Reports

Redrawn by Texts or by Elections?

Background to the Ethiopian Electoral Council's Statement on Disputed Areas in Tigray

In a new escalation reflecting the fragility of the post-war trajectory in northern Ethiopia, the circulation of a statement attributed to the Ethiopian National Electoral Board sparked widespread anger in the Tigray region, after it was reported that a number of areas—including Humera, Tsegede, Korom, and Alamata—do not fall within the region, which was interpreted as an official effort to redraw Tigray’s borders through an electoral gateway.
Yet the story, when unpacked, is far more complex than a single statement.
First: What Was Officially Said, and What Was Interpreted?
As of the time this report was prepared, there is no published, verifiable text of an explicit statement from the Electoral Board stating literally that these areas are “outside the Tigray region.”
What is available from multiple sources points to correspondence or procedural arrangements related to electoral constituencies in areas not under the actual administrative control of the Tigray regional government, or constitutionally classified as “disputed territories”—arrangements that typically come pursuant to directives from the Ethiopian Federation Council, the body constitutionally empowered to interpret matters of regions and boundaries, before being referred for implementation to the Electoral Board.
This distinction between an “administrative electoral decision” and a “final sovereign ruling” is what was absent from the circulating discourse, or deliberately overlooked.

Second: Why These Areas Specifically?
Because they represent the core of the unresolved conflict deferred since the 2020–2022 war:
Western Tigray (including Humera): An area that witnessed a forced change in control and administration, and remains the subject of an open dispute.
Northwestern Tigray (Tsegede): A geographical nexus between Tigray and Amhara.
Southern Tigray (Korom and Alamata): Areas repeatedly cited in UN and research reports as zones of administrative and political dispute.
These files were not resolved in the Pretoria Agreement—they were deferred—which means that any technical procedure, whether electoral or administrative, is read politically as an entrenchment of the fait accompli.

Third: The Timing… When Elections Become an Instrument of Sovereignty
This controversy comes amid field tensions at the outset of 2026, including clashes, military movements, and drone strikes in the vicinity of Tigray, which have brought the specter of war back to the forefront.
In this context, elections no longer appear to be a mere democratic exercise, but rather a mechanism for redefining who owns the land and who administers it.
Here, the question shifts from “where will residents vote?” to “to which region do these residents fundamentally belong?”
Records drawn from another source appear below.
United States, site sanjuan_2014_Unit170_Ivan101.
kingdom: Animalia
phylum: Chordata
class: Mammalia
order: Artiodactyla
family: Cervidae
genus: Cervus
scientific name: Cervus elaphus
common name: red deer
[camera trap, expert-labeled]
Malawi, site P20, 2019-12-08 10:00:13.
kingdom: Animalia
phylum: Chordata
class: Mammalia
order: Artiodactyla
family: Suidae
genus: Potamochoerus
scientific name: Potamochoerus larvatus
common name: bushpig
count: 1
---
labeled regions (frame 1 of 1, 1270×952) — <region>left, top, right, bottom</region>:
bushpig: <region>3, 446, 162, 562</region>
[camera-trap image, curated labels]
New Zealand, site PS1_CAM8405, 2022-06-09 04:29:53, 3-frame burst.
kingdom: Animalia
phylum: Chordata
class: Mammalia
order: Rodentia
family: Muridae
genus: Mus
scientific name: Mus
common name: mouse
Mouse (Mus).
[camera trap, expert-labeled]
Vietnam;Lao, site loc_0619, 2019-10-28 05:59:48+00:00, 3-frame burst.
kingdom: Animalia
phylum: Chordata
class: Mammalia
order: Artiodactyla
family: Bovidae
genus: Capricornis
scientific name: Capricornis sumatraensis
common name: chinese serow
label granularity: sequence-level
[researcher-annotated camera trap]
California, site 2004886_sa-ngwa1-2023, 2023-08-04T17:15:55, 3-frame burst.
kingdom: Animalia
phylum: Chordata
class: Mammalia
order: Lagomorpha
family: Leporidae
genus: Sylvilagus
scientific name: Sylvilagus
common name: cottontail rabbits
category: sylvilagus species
Fourth: A Legal-Political Reading
Constitutionally, the Electoral Board does not possess the authority to redraw regional boundaries, but it does implement decisions or interpretations issued by higher federal institutions.
Politically, any electoral arrangement in disputed areas prior to the legal resolution of their status constitutes a high-risk step, as it produces a reality that is difficult to reverse afterward.
For Tigray, these steps are viewed as a soft attempt to carve away lands whose fate has not been determined through dialogue or agreed-upon constitutional mechanisms.

Fifth: Conclusion
What is happening is neither a “passing electoral statement,” nor can it be reduced to the language of accusations or slogans.
It is a struggle over regional sovereignty being conducted through administrative tools, within a state that has not yet concluded the aftermath of its last war.
And in the absence of a clear, officially published text, the greatest danger remains the transformation of technical procedures into permanent political facts—imposed not through consensus, but through the fait accompli.
Brown Land will continue to verify original documents and track the course of these decisions within Ethiopian institutions, as part of a series of follow-up reports—because what is being redrawn today on paper may tomorrow become borders drawn in blood.

Verification Methodology
This report relied on a multi-tiered verification methodology, combining a review of reliable open sources with a comparative analysis of the legal and political contexts. Claims circulating regarding a statement attributed to the Ethiopian National Electoral Board were traced by searching for officially published texts or documented statements issued by the relevant institutions, including electoral bodies and constitutional authorities competent in regional matters.
The report also drew on a review of international governmental and research documents addressing the status of the disputed areas in western and southern Tigray, alongside recent international media reports tracking security and political developments in the region during 2025–2026. What appeared in discourse circulating on social media was compared against the Ethiopian constitutional framework, particularly the actual powers of state institutions with respect to regional demarcation and the organization of elections.
Given the unavailability of an officially published text confirming the circulated wording of the statement, the report maintained a clear distinction between verifiable facts and political readings or interpretations, with explicit reference to areas of ambiguity or gaps in information. The editorial board affirms that this file will remain under ongoing monitoring and will be updated as soon as original documents or new official statements become available.